MPASM Technic – ユーザースタック

積極的にユーザースタックを作成する方法を紹介する。

これは、FSR2(FSR0,1でも良いがFSR2を推奨)を用いたユーザースタックである。
ここで、ユーザースタックを構成する場合に重要なこととして極力メモリを食わずに高速であること。またスタック操作でCPUフラグが変化しないことである。
以前TOSを用いたスタック的な利用方法を紹介したが、TOSを用いた場合、ワークメモリとして利用するTOSL,TOSH,TOSU(5bit)を1word 1clkでスタック保存する。

今回紹介するテクニックでは、TOS、PCLを除く、すべてのレジスタを2word 2clkでPush,Popする。また、Pushしたレジスタ値はどのレジスタにもPopできる。

動作原理

FSR2をスタックポインタとしてリセット後にRAMの末尾(別に末尾でなくとも良いが)を設定する。以降FSR2はスタック操作以外で利用してはいけない。

Pushする際は、POSTDEC2レジスタ経由でメモリを保存する。
このレジスタは、FSR2で指し示すアドレスのメモリへのアクセスを行い、命令終了後FSR2レジスタをWORDデクリメントしてくれる。

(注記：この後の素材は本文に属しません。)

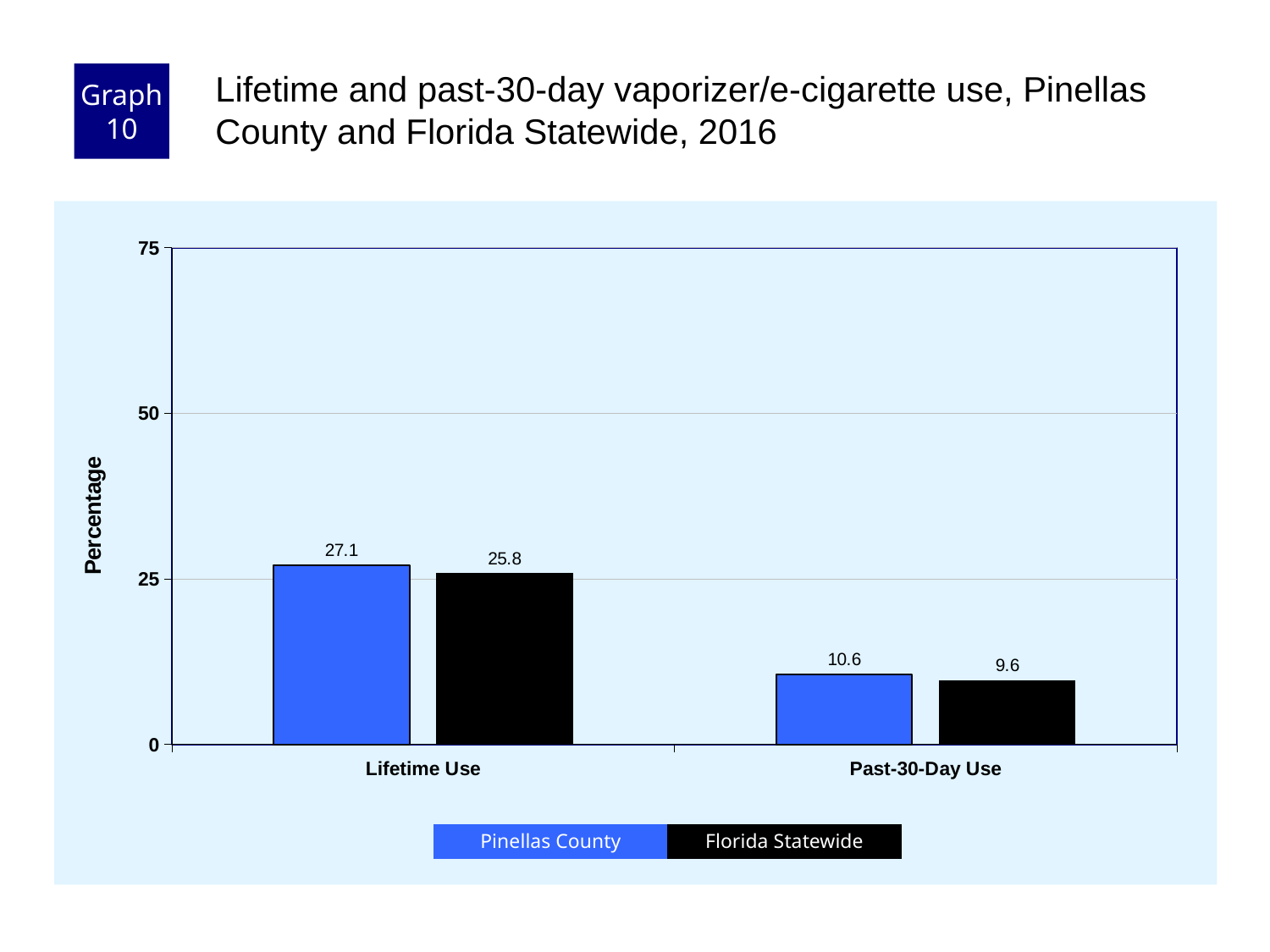
Which category has the highest value for Pinellas County? Lifetime Use What is the value for Florida Statewide for Past-30-Day Use? 9.6 What is the value for Florida Statewide for Lifetime Use? 25.8 What is the value for Pinellas County for Lifetime Use? 27.1 How many categories are shown on the x axis? 2 What is the difference between Pinellas County and Florida Statewide for Past-30-Day Use? 1.0 Which category has the lowest value for Florida Statewide? Past-30-Day Use How many series does the legend list? 2 What kind of chart is shown on the slide? Bar chart Is the value for Pinellas County for Lifetime Use greater or less than 25? greater Which is larger for Past-30-Day Use, Pinellas County or Florida Statewide? Pinellas County What is the difference between Pinellas County and Florida Statewide for Lifetime Use? 1.3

Popする際は、PREINC2レジスタ経由でメモリを保存する。
このレジスタは、FSR2を1つWORDインクリメントした後、指し示すアドレスのメモリへのアクセスを行う。

この際にMOVFF命令を用いることで、BSRを用いずに全RAM空間を直接アクセスでき、またCPUフラグも変化しない。(movfはフラグが変化する。)

スタックの方向としては、RAM末尾→先頭方向となる。
このように設計したには、FSRレジスタの操作にPREDEC操作機構がないためである。

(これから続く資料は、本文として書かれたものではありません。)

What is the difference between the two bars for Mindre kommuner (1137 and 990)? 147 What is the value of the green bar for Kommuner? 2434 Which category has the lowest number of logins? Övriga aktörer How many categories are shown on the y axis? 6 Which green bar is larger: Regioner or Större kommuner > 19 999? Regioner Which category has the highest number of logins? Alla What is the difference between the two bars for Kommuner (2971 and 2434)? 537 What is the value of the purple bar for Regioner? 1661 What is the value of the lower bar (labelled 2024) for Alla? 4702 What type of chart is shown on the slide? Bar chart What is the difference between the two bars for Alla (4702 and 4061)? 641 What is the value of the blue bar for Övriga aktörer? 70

ユーザースタック操作を使用する場合、MACROで専用のコマンドを定義しておくと使いやすい。

pushu macro fAdrs
movff fAdrs, POSTDEC2
endm

popu macro fAdrs
movff PREINC2, fAdrs
endm

また、WREGなどは、あらかじめ引数を用いないマクロを作っておくと便利である。

; WREGの保存
pushuw macro
movwf POSTDEC2
endm

popuw macro
movff PREINC2, WREG   ; movf はフラグが変化するので使用しない
endm

私の場合、その他にFSR0,FSR1,BSRや特定エリア(WORK)をMACROコマンド化することで便利にスタックを使用している。

最終的にはExtendedを用いたいところではあるが、最初からすべてExtended対応にする必要があるため、今回は断念。